Sac 1 Flashcards
Relative Scarcity
Where the needs and wants are virtually unlimited and exceed the limited resources available to satisfy those wants.
Needs
The goods and services that people believe are necessities of life and include food, clothing , water, health care and shelter.
Wants
Are goods and services that assist us to enjoy a good standard of living, for example iPods, cars or a television. They are things we would like to have rather than what we need to have.
Types of Economic resources
- Capital
- Land
- Labour
Capital
Is machinery, and equipment used to produce other goods.
Land
Is natural resources, things that come from the land, such as water, coal, oil and minerals.
Labour
Is people who work, and provide physical power and mental talent.
Opportunity Cost
Is the value of the next best alternative forgone whenever a choice is made.

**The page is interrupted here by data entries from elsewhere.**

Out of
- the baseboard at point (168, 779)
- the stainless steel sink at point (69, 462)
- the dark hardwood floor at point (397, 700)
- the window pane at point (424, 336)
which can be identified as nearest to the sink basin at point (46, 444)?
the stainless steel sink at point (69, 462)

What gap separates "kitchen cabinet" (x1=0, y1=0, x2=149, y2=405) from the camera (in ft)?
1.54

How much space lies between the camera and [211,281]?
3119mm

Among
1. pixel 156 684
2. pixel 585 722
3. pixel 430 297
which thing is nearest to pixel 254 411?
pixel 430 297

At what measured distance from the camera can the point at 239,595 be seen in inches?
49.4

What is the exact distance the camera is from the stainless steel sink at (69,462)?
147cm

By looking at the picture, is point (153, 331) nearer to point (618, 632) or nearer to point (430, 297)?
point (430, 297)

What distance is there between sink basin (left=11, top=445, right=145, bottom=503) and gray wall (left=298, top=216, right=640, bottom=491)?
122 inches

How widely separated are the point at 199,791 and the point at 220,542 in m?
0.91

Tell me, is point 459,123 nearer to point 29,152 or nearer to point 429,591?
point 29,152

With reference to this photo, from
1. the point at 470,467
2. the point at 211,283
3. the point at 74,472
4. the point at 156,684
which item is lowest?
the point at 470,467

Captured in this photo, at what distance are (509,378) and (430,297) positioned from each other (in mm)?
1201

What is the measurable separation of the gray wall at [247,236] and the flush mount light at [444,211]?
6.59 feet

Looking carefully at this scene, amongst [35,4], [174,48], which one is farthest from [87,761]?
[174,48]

A perfectly competitive market
A market structure where there are many buyers and sellers, homogenous products, freedom of entry and exit, perfect information, high mobility of resources and where producers seek to maximise profit while consumers seek to maximise utility.
homogenous
Products that are essentially the same
The law of supply
As the price increases for a good or service there will generally be an increase in the quantity supplied.

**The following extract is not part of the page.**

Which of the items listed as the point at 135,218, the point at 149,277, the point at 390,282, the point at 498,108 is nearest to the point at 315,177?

Factors that are likely to affect supply and the position on the supply curve:
- Changes in cost of production
- Technological change
- Productivity growth
- Climatic Conditions
The law of demand
As the price of a product increases the quantity demanded will tend to decrease. If the price of a price of a product decreases the quantity demanded will and to increase.

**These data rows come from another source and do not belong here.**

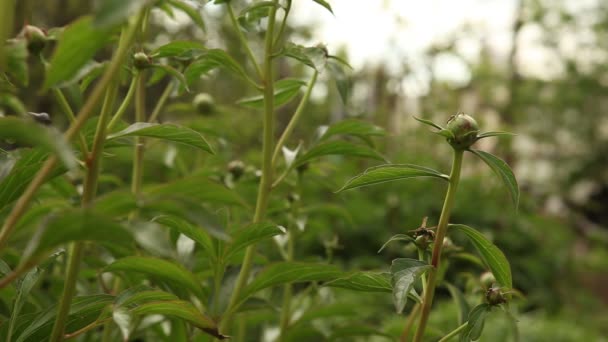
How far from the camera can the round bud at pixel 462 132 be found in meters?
0.38

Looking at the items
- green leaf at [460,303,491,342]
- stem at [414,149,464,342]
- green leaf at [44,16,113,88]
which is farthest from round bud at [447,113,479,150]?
green leaf at [44,16,113,88]

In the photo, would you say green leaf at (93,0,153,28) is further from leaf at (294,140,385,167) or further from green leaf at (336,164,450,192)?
leaf at (294,140,385,167)

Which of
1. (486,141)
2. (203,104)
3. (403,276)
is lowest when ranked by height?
(486,141)

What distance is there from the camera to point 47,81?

Factors that are likely to affect demand and the position on the demand curve:
- Changes in disposable income
- The price of substitutes and complementary goods
- Preferences and tastes
- Interset rates
- Consumer confidence
The relative price
refers to the price of any one good or service measured in terms of the price of another good or service. It sends clear signals to producers and consumers and directs resources to their highest end use.
The Market Equilibrium
Is a situation where the demand for a good or service is equal to the supply of a good or service.
Shortage
Is when the the demand is greater than the supply
Surplus
Is when the supply is greater than the demand
Price elasticity of demand
Responsiveness of a change in the quantity demanded to a change in price.
( PED ) high
> / elastic
( PED ) low
/< inelastic
Disposable income
= income + government transfers - income tax
Discretionary income
= income + government transfers - tax - essential expenses( utilities, power, water)
Price Change
Is either an expansion or a contraction
Shift
is a factor other than price, and if that factor increases or decrease
Consumer confidence
Is how optimistic people are feeling about the future
Resource allocation
Is the the study of how resources such as land, labour and capital are directed towards the production of goods and services to meet the needs of households, businesses and the government.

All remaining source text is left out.